> [Excerpted text]
***

Chelsea, Arsenal, City, and United dominate the WSL again – is this the natural order, or a structural flaw in women’s football?
In the seven seasons since the Women’s Super League turned professional, no team outside Chelsea, Arsenal, Manchester City, or Manchester United has ever finished in the top three. Not once. And as the end of the 2024/25 season approaches, it looks like déjà vu all over again.
It begs the question: is this just the natural evolution of professionalising the sport with early serious adopters reaping the benefits, or a red flag that women’s football is walking into the same competitive imbalance that dogs the men’s game?

***

> [Data extract]
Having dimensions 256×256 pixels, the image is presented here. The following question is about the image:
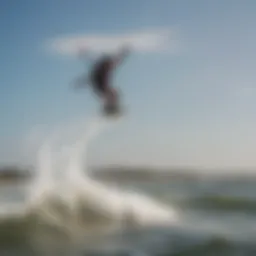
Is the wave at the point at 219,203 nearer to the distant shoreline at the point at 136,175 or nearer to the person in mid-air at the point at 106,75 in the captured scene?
the distant shoreline at the point at 136,175

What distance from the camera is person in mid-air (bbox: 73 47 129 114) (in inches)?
69.2

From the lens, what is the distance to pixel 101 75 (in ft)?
5.77

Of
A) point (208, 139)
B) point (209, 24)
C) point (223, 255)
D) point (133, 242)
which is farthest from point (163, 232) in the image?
point (209, 24)

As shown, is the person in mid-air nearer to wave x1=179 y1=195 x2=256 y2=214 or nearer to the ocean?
the ocean

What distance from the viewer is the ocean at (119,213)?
69.4 inches

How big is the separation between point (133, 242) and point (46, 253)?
320 millimetres

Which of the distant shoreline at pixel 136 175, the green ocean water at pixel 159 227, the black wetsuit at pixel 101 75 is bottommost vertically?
the green ocean water at pixel 159 227

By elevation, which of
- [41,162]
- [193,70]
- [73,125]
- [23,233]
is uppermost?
[193,70]

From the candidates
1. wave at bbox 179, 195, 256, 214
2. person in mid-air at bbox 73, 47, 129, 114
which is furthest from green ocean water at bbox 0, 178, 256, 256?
person in mid-air at bbox 73, 47, 129, 114

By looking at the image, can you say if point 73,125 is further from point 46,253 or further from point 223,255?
Result: point 223,255

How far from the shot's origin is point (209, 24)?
1771mm

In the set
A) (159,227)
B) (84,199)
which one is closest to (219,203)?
(159,227)

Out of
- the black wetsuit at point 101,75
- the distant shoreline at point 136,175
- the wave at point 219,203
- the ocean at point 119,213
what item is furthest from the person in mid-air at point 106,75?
the wave at point 219,203

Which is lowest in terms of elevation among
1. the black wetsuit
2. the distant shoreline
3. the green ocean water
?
the green ocean water
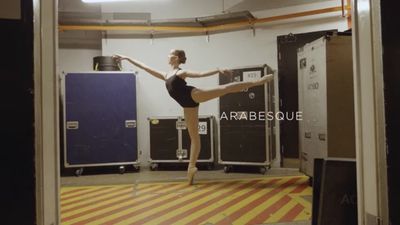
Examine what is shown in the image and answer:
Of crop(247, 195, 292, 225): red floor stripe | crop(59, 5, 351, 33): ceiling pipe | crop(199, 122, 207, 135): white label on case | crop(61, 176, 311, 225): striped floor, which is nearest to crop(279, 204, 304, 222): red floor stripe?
crop(61, 176, 311, 225): striped floor

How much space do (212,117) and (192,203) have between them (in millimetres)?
2425

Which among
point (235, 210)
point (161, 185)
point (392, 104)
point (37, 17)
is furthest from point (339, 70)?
point (37, 17)

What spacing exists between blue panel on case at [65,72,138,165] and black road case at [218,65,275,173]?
1.56 meters

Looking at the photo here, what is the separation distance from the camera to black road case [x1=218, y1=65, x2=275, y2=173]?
5273mm

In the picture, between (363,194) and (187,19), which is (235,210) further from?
(187,19)

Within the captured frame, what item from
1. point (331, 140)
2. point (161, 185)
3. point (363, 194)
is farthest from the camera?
point (161, 185)

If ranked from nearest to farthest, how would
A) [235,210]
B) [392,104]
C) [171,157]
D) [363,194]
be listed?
[392,104]
[363,194]
[235,210]
[171,157]

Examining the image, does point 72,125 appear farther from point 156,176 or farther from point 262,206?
point 262,206

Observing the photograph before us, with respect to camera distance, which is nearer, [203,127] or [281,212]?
[281,212]

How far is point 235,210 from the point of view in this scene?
10.7 feet

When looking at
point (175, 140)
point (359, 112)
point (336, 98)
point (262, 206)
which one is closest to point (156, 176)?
point (175, 140)

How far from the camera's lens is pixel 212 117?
5812 millimetres

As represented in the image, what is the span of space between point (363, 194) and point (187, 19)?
521 centimetres

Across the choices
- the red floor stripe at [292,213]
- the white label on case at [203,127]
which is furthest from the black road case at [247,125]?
the red floor stripe at [292,213]
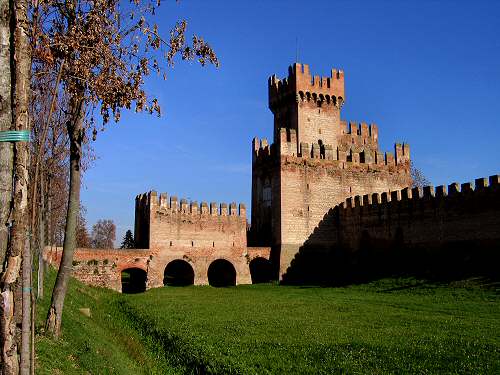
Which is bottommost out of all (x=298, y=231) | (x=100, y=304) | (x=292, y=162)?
(x=100, y=304)

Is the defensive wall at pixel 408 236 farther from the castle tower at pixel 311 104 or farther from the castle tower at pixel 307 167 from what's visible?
the castle tower at pixel 311 104

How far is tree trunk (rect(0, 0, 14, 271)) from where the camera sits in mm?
4793

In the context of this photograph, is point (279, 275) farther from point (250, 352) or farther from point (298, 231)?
point (250, 352)

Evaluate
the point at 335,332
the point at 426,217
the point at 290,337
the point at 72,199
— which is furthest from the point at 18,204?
the point at 426,217

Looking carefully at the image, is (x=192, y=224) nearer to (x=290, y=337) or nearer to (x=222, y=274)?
(x=222, y=274)

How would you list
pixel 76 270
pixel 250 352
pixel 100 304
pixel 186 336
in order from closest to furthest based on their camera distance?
pixel 250 352, pixel 186 336, pixel 100 304, pixel 76 270

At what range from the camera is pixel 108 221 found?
86.6 metres

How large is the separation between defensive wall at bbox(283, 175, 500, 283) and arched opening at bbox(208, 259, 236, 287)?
13.2ft

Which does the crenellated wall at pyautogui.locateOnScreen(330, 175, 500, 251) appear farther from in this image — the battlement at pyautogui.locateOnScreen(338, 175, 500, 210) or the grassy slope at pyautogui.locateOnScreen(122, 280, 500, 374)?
the grassy slope at pyautogui.locateOnScreen(122, 280, 500, 374)

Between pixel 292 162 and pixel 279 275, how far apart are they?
750cm

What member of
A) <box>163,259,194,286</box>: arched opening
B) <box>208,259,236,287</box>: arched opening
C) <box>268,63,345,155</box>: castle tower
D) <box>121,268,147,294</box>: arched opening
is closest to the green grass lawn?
<box>121,268,147,294</box>: arched opening

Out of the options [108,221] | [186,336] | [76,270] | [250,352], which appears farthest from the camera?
[108,221]

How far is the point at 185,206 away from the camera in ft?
114

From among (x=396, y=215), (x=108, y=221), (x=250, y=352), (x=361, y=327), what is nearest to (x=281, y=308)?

***

> [Exercise objective] Please carry on the article about the four clubs dominating the WSL, picking up after its last sentence.

> [Written answer]
League position by team since WSL launched

Is the WSL already in danger of becoming a bit predictable? 2025 positions accurate as of 6th May 2025. *2025 positions at point of publishing
Why It Matters Now
As women’s football explodes globally – breaking attendance records, signing landmark broadcast deals, and creating new icons – there’s real momentum. But momentum needs inclusivity, unpredictability, and a sense that anyone can dream. If the WSL becomes too predictable, the risk is stagnation, disillusionment, and a ceiling on the league’s broader appeal.

Why Is This Happening?
1. Investment Matters
Follow the money. Chelsea, Arsenal, City, and United have heavily invested in their women’s sides: elite facilities, bigger wage bills, top-tier coaching, and recruitment networks. The resources gap is massive. Clubs further down the league simply cannot match the financial muscle.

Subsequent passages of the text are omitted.